::: Given entries :::

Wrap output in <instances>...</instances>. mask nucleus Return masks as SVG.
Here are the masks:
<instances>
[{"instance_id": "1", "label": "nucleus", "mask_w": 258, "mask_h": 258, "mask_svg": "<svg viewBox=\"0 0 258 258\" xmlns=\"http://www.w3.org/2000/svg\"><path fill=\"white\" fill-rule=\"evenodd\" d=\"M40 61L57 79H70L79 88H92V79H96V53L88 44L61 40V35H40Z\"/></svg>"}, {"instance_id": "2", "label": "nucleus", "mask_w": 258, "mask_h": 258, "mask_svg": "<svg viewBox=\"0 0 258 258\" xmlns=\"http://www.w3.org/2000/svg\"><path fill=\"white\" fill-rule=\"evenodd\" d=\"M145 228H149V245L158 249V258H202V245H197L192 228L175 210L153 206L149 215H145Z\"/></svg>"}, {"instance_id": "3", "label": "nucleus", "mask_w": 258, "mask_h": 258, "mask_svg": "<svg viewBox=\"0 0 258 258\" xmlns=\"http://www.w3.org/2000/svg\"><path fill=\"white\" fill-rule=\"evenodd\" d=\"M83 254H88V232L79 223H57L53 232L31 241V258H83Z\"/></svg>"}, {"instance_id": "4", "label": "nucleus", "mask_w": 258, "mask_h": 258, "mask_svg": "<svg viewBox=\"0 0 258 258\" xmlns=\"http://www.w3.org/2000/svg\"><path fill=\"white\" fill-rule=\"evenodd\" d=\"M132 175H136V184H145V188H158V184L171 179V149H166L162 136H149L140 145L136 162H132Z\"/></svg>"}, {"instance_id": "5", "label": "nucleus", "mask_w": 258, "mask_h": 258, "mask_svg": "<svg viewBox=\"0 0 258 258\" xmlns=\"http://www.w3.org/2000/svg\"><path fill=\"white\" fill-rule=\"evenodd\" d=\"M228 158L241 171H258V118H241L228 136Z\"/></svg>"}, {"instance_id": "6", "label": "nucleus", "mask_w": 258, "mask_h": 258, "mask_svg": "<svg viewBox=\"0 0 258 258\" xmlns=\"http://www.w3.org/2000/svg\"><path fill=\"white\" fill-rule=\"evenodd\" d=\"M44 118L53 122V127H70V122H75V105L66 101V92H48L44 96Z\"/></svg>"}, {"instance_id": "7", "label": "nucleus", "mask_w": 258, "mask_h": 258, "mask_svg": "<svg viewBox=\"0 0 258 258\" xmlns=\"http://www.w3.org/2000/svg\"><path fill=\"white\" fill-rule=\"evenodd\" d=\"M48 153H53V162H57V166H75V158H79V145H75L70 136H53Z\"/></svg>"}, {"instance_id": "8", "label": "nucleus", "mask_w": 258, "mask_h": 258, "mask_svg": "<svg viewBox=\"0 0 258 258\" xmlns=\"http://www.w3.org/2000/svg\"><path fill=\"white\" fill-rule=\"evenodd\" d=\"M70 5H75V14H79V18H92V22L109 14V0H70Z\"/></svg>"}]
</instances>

:::

■ Given exercise
Count the lines in the material above that contain the string "masks", matching case exactly. Reply with the number alone.

■ Finished task
2